Giovanni Antonio Galignani (1757–1821) was an Italian newspaper publisher born at Brescia.

After living some time in London, he moved to Paris, where in 1800 he started an English library, and in 1808 a monthly publication, the Repertory of English Literature. In 1814 he began to publish the Galignani's Messenger, a daily paper printed in English.

After his death in 1821, his two sons, John Anthony (1796–1873) and William (1798–1882) continued publishing the paper. Under their management it enjoyed a high reputation for its global coverage and emphasis on progressive news. Its stated policy was to promote goodwill between England and France. The brothers' goodwill was not simply rhetoric. They expanded their prestige by establishing and endowing hospitals at Corbeil and at Neuilly-sur-Seine. In recognition of their generosity, the city of Corbeil erected a monument in their honour.

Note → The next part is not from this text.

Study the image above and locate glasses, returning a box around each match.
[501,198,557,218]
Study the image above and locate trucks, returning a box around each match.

In 1884 the Galignani family disposed of their interest in Galignani's Messenger. Since then until it was finally discontinued in 1904, the paper appeared under the title of the Daily Messenger.

Galignani's Messenger is referred to in Turgenev's novel Fathers and Sons.
Also mentioned in George du Maurier's "Trilby". It is also mentioned in the Diary of Maria Bashkirtseff.
It is also visited by the main character of J.K. Huysmans' novel À rebours.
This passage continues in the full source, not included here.